Shingles occurs when VZV reactivates years later.
Shingles usually causes a painful skin rash that appears on the face and chest.
Treatments for nerve-related chest and shoulder pain vary depending on the underlying cause.
- OTC anti-inflammatory drugs, such as ibuprofen and acetaminophen, to relieve pain and reduce inflammation
- corticosteroids to reduce inflammation
- antiviral medications to treat shingles
- physical therapy exercises and stretches to stretch and strengthen muscles that may be pressing on a nerve
A doctor seeking to diagnose and treat the causes of chest and shoulder pain will start the process by reviewing a person’s medical history for signs of heart disease or lung problems.
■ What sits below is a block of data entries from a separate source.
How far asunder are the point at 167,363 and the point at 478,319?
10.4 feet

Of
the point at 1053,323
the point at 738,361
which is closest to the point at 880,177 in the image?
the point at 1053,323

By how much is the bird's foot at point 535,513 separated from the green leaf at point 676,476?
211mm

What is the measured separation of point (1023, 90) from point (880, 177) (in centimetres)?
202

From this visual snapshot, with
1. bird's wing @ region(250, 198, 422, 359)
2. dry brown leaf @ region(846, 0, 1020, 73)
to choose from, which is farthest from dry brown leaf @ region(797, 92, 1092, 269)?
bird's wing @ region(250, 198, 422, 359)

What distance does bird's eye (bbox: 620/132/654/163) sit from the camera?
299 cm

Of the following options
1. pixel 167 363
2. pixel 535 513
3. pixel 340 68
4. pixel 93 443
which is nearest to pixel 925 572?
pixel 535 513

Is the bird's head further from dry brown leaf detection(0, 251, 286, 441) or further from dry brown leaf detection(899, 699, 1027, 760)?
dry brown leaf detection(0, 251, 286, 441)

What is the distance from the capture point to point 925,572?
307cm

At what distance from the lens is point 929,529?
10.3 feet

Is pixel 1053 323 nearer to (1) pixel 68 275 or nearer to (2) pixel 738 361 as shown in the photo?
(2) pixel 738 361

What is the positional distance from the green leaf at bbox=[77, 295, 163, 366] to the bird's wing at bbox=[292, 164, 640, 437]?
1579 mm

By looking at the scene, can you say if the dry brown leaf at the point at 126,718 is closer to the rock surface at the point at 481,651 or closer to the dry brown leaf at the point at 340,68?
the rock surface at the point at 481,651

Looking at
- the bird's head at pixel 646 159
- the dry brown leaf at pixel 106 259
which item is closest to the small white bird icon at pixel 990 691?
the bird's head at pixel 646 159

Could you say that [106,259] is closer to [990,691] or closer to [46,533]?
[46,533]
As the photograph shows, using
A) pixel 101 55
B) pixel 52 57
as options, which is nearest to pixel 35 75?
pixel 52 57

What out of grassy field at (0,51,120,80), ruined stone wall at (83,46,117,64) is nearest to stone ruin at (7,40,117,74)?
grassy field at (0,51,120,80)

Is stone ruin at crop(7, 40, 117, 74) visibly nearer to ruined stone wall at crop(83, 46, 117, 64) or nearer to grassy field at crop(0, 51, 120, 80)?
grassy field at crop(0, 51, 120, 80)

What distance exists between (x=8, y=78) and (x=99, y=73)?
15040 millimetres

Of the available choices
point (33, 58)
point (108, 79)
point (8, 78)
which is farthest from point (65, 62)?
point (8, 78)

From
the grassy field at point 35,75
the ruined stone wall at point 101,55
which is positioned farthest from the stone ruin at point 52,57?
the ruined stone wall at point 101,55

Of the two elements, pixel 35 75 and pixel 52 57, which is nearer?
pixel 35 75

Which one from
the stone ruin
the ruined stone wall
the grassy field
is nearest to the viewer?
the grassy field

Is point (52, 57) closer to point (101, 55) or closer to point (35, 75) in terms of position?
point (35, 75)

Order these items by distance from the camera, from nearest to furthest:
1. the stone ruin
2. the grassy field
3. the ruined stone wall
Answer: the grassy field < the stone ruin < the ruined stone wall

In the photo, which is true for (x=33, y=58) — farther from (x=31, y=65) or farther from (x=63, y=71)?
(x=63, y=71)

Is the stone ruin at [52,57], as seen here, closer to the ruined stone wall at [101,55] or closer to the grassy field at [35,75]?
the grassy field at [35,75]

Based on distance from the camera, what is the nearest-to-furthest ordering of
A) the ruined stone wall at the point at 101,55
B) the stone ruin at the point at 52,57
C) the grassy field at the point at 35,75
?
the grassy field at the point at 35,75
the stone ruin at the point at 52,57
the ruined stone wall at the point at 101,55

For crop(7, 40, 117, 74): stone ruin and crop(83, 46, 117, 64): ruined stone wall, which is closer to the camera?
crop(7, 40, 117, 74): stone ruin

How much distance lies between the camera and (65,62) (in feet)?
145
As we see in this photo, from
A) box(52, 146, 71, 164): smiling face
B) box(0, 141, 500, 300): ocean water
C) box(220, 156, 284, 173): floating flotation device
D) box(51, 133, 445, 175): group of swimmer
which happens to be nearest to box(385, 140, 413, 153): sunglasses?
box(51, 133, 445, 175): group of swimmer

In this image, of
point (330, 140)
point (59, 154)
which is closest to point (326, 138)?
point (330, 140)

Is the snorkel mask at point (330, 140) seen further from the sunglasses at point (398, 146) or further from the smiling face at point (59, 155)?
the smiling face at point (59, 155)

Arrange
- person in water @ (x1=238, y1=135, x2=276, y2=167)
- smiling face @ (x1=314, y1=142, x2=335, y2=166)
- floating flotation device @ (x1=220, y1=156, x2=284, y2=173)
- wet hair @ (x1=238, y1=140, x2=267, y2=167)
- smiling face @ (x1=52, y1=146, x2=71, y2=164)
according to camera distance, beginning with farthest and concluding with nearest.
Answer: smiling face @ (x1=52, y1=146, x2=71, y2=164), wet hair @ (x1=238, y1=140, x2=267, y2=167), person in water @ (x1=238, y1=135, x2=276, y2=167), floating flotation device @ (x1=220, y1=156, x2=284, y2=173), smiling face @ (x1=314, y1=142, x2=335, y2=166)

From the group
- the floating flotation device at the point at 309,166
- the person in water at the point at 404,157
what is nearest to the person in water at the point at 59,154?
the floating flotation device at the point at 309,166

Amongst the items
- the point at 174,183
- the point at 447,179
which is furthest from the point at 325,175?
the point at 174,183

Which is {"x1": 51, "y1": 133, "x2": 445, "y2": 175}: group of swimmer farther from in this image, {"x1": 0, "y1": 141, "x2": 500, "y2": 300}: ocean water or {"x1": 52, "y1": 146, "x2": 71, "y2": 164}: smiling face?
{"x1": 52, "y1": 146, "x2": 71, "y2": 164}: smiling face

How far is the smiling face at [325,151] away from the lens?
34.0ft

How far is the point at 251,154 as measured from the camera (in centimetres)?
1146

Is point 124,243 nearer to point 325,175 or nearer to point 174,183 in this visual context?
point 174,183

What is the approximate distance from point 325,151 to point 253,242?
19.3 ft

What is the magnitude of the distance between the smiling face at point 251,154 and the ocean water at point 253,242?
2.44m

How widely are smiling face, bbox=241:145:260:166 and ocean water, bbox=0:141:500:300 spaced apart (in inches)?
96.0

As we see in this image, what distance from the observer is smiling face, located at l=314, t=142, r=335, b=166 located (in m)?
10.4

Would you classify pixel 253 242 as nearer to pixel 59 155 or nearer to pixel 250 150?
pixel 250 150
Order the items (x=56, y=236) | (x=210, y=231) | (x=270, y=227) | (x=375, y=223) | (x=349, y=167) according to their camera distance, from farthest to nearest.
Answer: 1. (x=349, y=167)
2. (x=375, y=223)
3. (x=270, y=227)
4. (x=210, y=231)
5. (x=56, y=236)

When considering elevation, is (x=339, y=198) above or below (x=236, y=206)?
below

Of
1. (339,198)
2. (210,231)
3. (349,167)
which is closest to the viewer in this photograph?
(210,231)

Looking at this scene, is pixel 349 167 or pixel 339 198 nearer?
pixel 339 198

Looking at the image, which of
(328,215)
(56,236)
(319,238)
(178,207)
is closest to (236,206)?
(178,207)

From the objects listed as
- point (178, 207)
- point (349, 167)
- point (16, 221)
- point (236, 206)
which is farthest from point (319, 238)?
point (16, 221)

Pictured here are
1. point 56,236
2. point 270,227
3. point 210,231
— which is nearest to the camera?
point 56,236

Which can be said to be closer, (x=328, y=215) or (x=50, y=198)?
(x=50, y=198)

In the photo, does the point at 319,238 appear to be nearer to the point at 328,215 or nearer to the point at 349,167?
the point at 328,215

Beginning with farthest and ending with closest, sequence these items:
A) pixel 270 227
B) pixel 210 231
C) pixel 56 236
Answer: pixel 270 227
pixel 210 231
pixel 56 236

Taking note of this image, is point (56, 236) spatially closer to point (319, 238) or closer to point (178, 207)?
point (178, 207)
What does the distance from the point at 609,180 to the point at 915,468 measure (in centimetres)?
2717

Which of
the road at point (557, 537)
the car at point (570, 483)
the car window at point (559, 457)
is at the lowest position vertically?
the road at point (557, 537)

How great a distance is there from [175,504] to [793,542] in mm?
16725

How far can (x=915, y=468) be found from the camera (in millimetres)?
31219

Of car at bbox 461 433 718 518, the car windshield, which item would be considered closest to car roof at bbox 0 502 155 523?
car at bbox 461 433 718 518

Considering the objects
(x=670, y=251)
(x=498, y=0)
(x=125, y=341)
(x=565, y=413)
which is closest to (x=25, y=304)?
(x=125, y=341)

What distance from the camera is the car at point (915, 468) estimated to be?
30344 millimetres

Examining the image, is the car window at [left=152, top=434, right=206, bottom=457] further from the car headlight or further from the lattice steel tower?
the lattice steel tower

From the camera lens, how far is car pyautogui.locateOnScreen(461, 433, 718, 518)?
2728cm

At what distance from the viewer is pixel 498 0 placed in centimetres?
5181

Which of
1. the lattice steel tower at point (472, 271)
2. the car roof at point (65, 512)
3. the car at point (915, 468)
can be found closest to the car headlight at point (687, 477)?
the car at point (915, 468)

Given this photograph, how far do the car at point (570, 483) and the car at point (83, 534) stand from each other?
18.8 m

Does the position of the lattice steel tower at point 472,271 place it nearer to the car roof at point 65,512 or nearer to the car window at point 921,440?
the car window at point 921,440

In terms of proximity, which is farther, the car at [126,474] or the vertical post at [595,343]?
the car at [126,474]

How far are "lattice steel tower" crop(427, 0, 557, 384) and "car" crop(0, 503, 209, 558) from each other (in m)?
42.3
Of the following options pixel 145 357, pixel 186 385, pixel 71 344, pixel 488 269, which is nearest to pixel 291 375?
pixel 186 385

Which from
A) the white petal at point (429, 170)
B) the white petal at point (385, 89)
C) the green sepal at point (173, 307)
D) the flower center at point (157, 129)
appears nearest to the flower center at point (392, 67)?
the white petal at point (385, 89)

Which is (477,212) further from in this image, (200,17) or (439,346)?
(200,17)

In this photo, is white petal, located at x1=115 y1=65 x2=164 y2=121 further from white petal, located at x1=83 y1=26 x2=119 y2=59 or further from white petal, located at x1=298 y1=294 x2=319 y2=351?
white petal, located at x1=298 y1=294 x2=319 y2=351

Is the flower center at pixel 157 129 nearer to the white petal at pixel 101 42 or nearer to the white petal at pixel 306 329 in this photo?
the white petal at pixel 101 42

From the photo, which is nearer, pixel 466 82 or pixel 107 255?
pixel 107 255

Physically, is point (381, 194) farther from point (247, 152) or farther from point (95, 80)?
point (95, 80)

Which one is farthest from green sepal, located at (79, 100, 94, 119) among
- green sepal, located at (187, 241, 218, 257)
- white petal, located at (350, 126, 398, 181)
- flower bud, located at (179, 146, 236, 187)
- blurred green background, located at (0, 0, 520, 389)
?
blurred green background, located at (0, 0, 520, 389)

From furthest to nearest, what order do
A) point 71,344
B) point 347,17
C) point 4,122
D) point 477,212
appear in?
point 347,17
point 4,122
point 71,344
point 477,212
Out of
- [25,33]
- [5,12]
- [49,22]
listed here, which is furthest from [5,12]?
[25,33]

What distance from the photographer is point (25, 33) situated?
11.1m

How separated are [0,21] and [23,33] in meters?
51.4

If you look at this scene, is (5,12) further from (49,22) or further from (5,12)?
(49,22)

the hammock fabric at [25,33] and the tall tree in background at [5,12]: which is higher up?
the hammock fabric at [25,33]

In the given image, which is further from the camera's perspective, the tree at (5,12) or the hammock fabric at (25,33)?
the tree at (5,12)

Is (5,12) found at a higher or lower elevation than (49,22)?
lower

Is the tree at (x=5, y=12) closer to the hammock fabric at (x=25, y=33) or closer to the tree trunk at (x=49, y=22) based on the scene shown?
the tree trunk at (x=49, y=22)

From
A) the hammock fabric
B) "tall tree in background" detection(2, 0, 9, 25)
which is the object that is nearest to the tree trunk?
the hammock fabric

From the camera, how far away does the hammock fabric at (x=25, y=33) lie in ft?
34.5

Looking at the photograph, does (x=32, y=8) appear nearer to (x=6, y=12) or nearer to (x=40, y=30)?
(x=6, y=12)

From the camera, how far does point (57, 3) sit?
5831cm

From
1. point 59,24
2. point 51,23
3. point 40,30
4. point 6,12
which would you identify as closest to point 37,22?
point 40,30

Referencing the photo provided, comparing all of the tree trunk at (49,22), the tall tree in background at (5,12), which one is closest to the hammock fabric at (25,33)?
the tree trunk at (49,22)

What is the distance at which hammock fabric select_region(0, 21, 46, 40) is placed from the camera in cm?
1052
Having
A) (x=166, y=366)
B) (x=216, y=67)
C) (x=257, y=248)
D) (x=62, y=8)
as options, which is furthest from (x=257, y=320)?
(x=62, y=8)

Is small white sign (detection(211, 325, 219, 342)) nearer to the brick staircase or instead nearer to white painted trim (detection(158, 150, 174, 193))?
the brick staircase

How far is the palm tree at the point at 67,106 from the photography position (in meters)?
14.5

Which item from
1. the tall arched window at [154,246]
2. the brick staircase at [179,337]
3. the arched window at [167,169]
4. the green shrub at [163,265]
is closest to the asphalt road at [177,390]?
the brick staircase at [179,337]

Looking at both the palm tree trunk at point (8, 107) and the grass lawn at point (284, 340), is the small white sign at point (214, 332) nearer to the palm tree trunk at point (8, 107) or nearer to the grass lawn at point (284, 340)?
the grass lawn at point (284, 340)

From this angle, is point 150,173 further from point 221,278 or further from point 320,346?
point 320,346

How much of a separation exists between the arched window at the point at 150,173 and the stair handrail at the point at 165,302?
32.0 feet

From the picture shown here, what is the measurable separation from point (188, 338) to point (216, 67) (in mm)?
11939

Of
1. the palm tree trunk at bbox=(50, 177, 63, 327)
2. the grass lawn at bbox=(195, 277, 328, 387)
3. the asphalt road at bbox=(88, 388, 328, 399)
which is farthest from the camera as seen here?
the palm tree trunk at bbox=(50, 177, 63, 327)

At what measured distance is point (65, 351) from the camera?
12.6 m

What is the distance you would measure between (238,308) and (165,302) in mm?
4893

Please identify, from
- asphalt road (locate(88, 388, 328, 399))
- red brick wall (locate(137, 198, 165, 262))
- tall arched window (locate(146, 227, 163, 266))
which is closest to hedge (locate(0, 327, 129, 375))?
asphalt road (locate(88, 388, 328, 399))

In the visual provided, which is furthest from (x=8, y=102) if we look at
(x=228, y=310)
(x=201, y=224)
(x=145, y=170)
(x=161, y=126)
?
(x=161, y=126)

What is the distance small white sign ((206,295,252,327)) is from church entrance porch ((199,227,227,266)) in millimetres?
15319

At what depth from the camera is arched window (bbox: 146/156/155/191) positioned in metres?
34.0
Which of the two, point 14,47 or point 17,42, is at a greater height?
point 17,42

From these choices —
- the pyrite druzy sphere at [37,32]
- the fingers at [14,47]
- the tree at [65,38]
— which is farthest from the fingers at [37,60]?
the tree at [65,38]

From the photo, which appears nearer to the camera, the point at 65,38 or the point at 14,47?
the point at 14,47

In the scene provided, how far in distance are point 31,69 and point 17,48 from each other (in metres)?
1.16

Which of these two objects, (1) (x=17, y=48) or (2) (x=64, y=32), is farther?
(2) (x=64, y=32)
They may ask a person if they have a history of:
- heart disease
- heart attack
- pulmonary embolism
- diabetes or metabolic syndrome
- liver or kidney disease
- autoimmune disorders
A doctor will want to know the exact type of chest and shoulder pain a person is experiencing. They may also ask how long a person has been experiencing this type of pain and whether this is the first incident.
Once the doctor knows more about a person’s medical history and symptoms, they will perform a physical exam.
During this exam, a doctor will take a person’s vital signs, such as their blood pressure, heart rate, body temperature, and weight. The doctor will also listen to a person’s heart and lungs.
If a doctor suspects an underlying heart or lung condition, they may order a combination of the following tests:
- chest x-ray, MRI, or CT scan to get detailed images of the heart or lungs
- electrocardiogram (EKG) to measure how fast the heart is beating
- echocardiogram to monitor how well the heart muscle is functioning
- stress test to see how well the heart functions during exercise
- blood tests to look for signs of heart attack or infections
- coronary angiography to identify a narrowed or blocked coronary artery
- biopsy of the lung tissue to look for signs of excess fluid accumulation in the pleura
Pain in the chest and shoulder can have several possible causes, including angina, heart attack, and lung or nerve issues.
People should seek immediate medical attention if they have sudden, severe pain in the chest and shoulder. Although chest and shoulder pain is not always a medical emergency, it is important that people see a doctor to determine the pain’s cause and their best options for treatment.